■ Lo que se pide: Cita completo y sin ningún cambio el texto sobre la confianza que aparece más abajo.

■ Fragmento:
○ ○ ○ ○

Confía en el médico, y toma su remedio en silencio y serenidad,
Porque su mano, aunque dura y pesada,
Es guiada por la tierna mano del Invisible,
Y la copa que ofrece, aunque queme tus labios,
Fue formada del barro que el Alfarero
Humedeció con sus propias lágrimas divinas.
Kahlil Gibrán
Desde muy joven se nos enseña
que confiar es peligroso, y hasta cierto punto es así. Confiar
significa arriesgarse. Confiar significa dar al otro el beneficio de la
duda; exige estar dispuesto a hacerse vulnerable; significa saber que
nuestra seguridad viene de un poder superior, que nuestra paz no depende
de que lo tengamos todo bajo nuestro control. Confiar es rendirse a
Dios por medio de la fe.
Contrario al sentir popular, confianza no es credulidad. No
se trata de vivir impasible y contento, confiando en que todo marcha
bien. Esa clase de “confianza” sería suicida en el ambiente de hoy. No
obstante, las alternativas—ansiedad, desconfianza, sospecha—son
igualmente mortíferas. Según señala el escritor menonita Daniel Hess:
Es
cierto que muchos trabajadores tienen seguro de enfermedad, que la
semana laboral de cuarenta horas les deja tiempo para descansar, y
algunos cobran salarios que les brindan cierto grado de abundancia; es
cierto que la ciencia ha progresado como para hacer más seguras las
herramientas y pronosticar los volátiles procesos de la naturaleza.
Pero, a pesar de todo eso, estamos preocupados.
La
gente siente la tensión en sus entrañas. Les sudan las manos por el
hábito nervioso de estar ocupados. Tienen miedo de lo que podría pasar;
sufren el pánico ocasionado por las adicciones y la depresión causada
por desequilibrios químicos, por tener que aguantar demasiados jefes,
demasiados compromisos y demasiados deseos no satisfechos.

○ ○ ○ ○

■ Sección de datos:

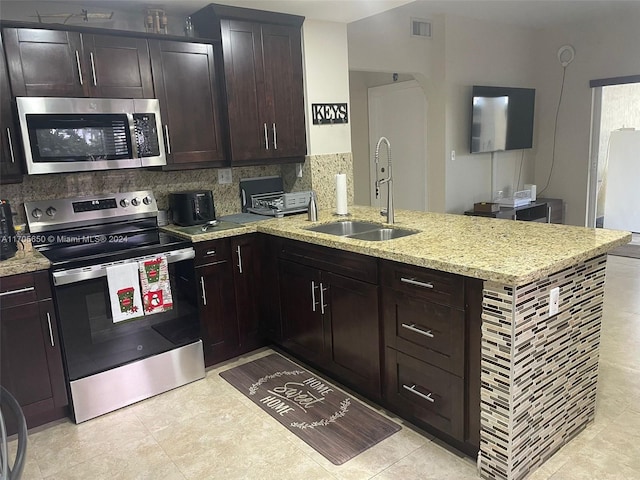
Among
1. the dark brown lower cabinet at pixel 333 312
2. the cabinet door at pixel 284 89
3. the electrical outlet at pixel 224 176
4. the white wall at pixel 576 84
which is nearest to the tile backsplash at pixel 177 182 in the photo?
the electrical outlet at pixel 224 176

○ ○ ○ ○

■ Solución del ejercicio:
Confía en el médico, y toma su remedio en silencio y serenidad,
Porque su mano, aunque dura y pesada,
Es guiada por la tierna mano del Invisible,
Y la copa que ofrece, aunque queme tus labios,
Fue formada del barro que el Alfarero
Humedeció con sus propias lágrimas divinas.
Kahlil Gibrán
Desde muy joven se nos enseña
que confiar es peligroso, y hasta cierto punto es así. Confiar
significa arriesgarse. Confiar significa dar al otro el beneficio de la
duda; exige estar dispuesto a hacerse vulnerable; significa saber que
nuestra seguridad viene de un poder superior, que nuestra paz no depende
de que lo tengamos todo bajo nuestro control. Confiar es rendirse a
Dios por medio de la fe.
Contrario al sentir popular, confianza no es credulidad. No
se trata de vivir impasible y contento, confiando en que todo marcha
bien. Esa clase de “confianza” sería suicida en el ambiente de hoy. No
obstante, las alternativas—ansiedad, desconfianza, sospecha—son
igualmente mortíferas. Según señala el escritor menonita Daniel Hess:
Es
cierto que muchos trabajadores tienen seguro de enfermedad, que la
semana laboral de cuarenta horas les deja tiempo para descansar, y
algunos cobran salarios que les brindan cierto grado de abundancia; es
cierto que la ciencia ha progresado como para hacer más seguras las
herramientas y pronosticar los volátiles procesos de la naturaleza.
Pero, a pesar de todo eso, estamos preocupados.
La
gente siente la tensión en sus entrañas. Les sudan las manos por el
hábito nervioso de estar ocupados. Tienen miedo de lo que podría pasar;
sufren el pánico ocasionado por las adicciones y la depresión causada
por desequilibrios químicos, por tener que aguantar demasiados jefes,
demasiados compromisos y demasiados deseos no satisfechos.